In [None]:
import numpy as np
import pandas as pd
import matplotlib.pyplot as plt
import seaborn as sns

%matplotlib inline

import warnings
warnings.filterwarnings("ignore")

import os
for dirname, _, filenames in os.walk('/kaggle/input'):
    for filename in filenames:
        print(os.path.join(dirname, filename))

# First look at the data

A lot of cleaning will be required before we can proceed for any type of proper analysis:
1. Converting salary to numeric values by replacing the '$' sign.
2. Extracting height in meters for numerical analysis.
3. Extracting weight in kg for numerical analysis.
4. Converting b_day to date format.
5. Missing values in team and college, if required.

In [None]:
df = pd.read_csv('/kaggle/input/nba2k20-player-dataset/nba2k20-full.csv')
df

There are 14 columns in the data set:

In [None]:
pd.DataFrame(df.columns)

Only team and college columns include missing values.

In [None]:
df.info()

# Data cleaning functions

## Replacing $ signs

In [None]:
def a(salary):
    salary = salary.replace('$', '')
    return salary

In [None]:
df['salary'] = df['salary'].apply(a)
df['salary'] = df['salary'].astype('int64')

In [None]:
df

In [None]:
df.info()

# Some stats about salaries

The minimum salary is USD 50,000, while the maximum salary is USD 40,231,758. The mean is very high compared to the median indicating that the data has outliers which is affecting the mean.

In [None]:
pd.DataFrame(df['salary'].describe()).T

In [None]:
f, axes = plt.subplots(1,2,figsize=(15,5))

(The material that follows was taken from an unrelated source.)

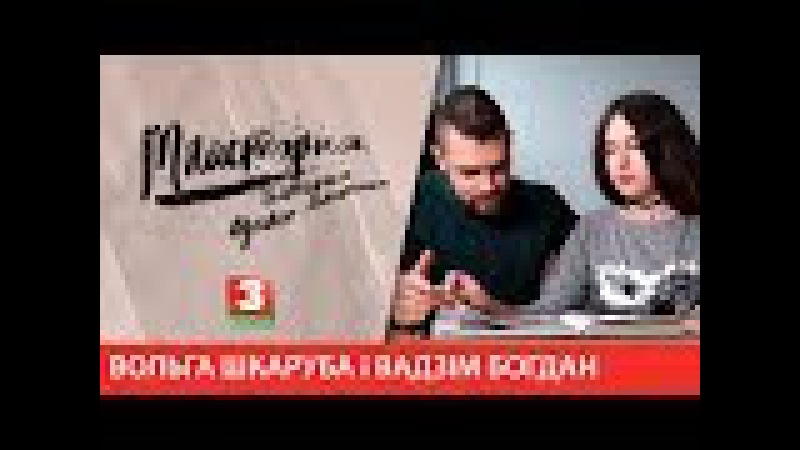 МАЙСТЭРНЯ. Вольга Шкаруба і Вадзім Богдан.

sns.violinplot(data=df, y='salary', ax = axes[0])
sns.distplot(df['salary'], ax = axes[1])
plt.show()

# Positions

The positions are as per below:

G - Guard
F - Forward
C - Center

The most popular position tends to be guard, and it is also relativel highly paid with an average of 

In [None]:
pd.DataFrame(df['position'].value_counts()).T
mean_by_position = pd.DataFrame(df.groupby(by='position').mean()['salary'].sort_values(ascending=False))
median_by_position = pd.DataFrame(df.groupby(by='position').median()['salary'].sort_values(ascending=False))
count_by_position = pd.DataFrame(df.groupby(by='position').count()['salary'].sort_values(ascending=False))
salary_by_position = mean_by_position.merge(how='outer', left_index=True, right_index=True, right=median_by_position['salary'])
salary_by_position = salary_by_position.merge(how='outer', left_index=True, right_index=True, right=count_by_position['salary'])
salary_by_position.rename({'salary_x': 'mean', 'salary_y': 'median', 'salary': 'count'}, axis='columns', inplace=True)
salary_by_position

In [None]:
salary_by_position.plot(figsize=(15,5))
plt.show()

In [None]:
f, axes = plt.subplots(1,1,figsize=(15,5))
sns.countplot(data=df, x='position')
plt.show()

In [None]:
f, axes = plt.subplots(1,1,figsize=(15,5))

sns.violinplot(data=df, x='position', y='salary')
plt.show()